San Francisco's Exploratorium, a destination for science education for three generations of Bay Area visitors, will demonstrate some really important science when it moves to its new location on San Francisco's waterfront in 2013. Using rooftop solar and advanced energy conservation tools, the museum expects to generate all the energy it uses on-site, making it a "zero-net energy" institution.

The museum's new home at Piers 15-17 on The Embarcadero, slated for opening in spring 2013, will be powered by a 1.3-megawatt photovoltaic array installed on the building's roof by SunPower. The array's 5,874 solar panels make it the largest rooftop solar installation on a U.S. science museum. The Exploratorium expects to sell any surplus power generated by the array to PG&E's grid. A display inside the museum will update visitors on current output of the array, updated every 15 minutes.

The museum's rooftop solar is just one aspect of the new LEED-certified museum grounds. Indoor climate control will be accomplished with the help of San Francisco Bay, whose water stays between 50° and 65° year-round. Piped through a series of heat exchangers, that water will help cool the building during the summer and boost indoor heating on days when the air temperature falls below 50°. Indoor air quality will be maintained by use of non-outgassing construction materials, and the ventilation system will keep the air flowing without allowing it to recirculate.

Even those sections of the roof not covered in solar panels have a part to play in conserving the museum's resources. Rainwater hitting the roof will be used to flush museum toilets and floor drains, with unused rainwater routed to the Bay after being filtered.

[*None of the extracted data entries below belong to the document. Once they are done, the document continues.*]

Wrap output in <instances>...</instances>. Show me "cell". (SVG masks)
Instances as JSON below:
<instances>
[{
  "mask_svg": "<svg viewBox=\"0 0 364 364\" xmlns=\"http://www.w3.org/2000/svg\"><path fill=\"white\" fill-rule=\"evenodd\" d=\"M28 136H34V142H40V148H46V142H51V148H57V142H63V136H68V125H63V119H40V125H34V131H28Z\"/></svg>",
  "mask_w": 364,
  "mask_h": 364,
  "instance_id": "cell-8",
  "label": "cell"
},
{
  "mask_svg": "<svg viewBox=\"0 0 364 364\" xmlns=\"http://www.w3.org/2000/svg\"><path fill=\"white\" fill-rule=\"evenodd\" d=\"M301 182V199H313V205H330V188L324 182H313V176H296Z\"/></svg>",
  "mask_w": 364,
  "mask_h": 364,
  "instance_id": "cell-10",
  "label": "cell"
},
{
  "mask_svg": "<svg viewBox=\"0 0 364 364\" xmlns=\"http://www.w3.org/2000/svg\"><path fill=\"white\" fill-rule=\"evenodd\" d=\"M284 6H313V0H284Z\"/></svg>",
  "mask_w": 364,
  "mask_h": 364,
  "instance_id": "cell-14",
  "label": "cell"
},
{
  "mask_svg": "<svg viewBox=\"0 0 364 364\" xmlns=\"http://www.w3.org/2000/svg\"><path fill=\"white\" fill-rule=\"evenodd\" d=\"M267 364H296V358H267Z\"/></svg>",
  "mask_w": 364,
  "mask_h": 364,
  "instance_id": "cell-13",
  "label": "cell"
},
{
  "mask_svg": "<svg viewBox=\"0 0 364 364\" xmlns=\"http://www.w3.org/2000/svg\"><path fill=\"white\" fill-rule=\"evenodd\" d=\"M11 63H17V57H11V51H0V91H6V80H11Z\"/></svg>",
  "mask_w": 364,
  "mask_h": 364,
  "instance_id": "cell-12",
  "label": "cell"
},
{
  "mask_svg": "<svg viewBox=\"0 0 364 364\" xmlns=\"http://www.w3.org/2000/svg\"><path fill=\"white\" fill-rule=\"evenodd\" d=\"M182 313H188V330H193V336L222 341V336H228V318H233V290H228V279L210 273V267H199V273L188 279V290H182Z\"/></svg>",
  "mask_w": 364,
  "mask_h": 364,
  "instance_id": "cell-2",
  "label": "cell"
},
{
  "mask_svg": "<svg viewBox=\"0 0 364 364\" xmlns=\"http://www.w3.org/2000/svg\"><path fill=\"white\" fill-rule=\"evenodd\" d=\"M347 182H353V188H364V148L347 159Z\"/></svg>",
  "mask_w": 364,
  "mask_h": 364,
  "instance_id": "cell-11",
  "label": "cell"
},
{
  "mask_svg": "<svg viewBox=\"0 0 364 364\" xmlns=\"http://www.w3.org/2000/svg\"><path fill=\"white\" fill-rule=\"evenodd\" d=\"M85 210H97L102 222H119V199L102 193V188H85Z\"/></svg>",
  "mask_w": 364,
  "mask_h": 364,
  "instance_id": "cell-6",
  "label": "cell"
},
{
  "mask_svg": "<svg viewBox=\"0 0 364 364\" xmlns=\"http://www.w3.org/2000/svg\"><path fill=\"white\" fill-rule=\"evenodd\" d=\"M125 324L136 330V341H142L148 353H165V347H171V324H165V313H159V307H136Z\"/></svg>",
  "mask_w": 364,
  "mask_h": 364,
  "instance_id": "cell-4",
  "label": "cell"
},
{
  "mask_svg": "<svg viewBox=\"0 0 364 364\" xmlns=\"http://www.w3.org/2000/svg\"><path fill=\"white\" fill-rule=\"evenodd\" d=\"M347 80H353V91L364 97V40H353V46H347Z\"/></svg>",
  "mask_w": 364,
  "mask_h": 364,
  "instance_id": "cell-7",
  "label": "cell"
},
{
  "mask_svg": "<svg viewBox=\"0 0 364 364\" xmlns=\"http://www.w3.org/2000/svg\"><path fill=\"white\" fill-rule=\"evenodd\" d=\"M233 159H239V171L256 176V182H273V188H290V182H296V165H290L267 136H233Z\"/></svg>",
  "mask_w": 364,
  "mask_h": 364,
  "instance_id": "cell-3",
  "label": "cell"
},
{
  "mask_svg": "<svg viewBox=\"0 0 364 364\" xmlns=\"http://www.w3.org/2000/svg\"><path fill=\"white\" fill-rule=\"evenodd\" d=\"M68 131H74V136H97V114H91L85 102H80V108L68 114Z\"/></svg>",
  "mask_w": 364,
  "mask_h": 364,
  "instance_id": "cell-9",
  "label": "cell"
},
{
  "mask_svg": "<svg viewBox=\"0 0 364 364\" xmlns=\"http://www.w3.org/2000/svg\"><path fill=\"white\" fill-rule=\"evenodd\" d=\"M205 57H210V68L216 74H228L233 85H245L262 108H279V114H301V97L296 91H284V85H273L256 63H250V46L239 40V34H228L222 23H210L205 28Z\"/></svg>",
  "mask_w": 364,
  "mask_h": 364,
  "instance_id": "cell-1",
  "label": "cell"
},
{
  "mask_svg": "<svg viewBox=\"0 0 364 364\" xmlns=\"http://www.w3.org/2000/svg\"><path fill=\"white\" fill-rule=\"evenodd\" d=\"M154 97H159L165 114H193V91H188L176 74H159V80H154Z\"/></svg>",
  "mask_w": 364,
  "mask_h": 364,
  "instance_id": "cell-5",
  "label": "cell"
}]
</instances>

The first phase of the Exploratorium's new grounds includes 330,000 square feet of indoor and outdoor exhibit space on Piers 15 and 17, in a spot visited by millions of tourists each year. Some of those tourists may wonder why, if rooftop solar can power a large museum in famously foggy San Francisco, why it couldn't work for them at home. And that might just be the most important education the Exploratorium's new home performs.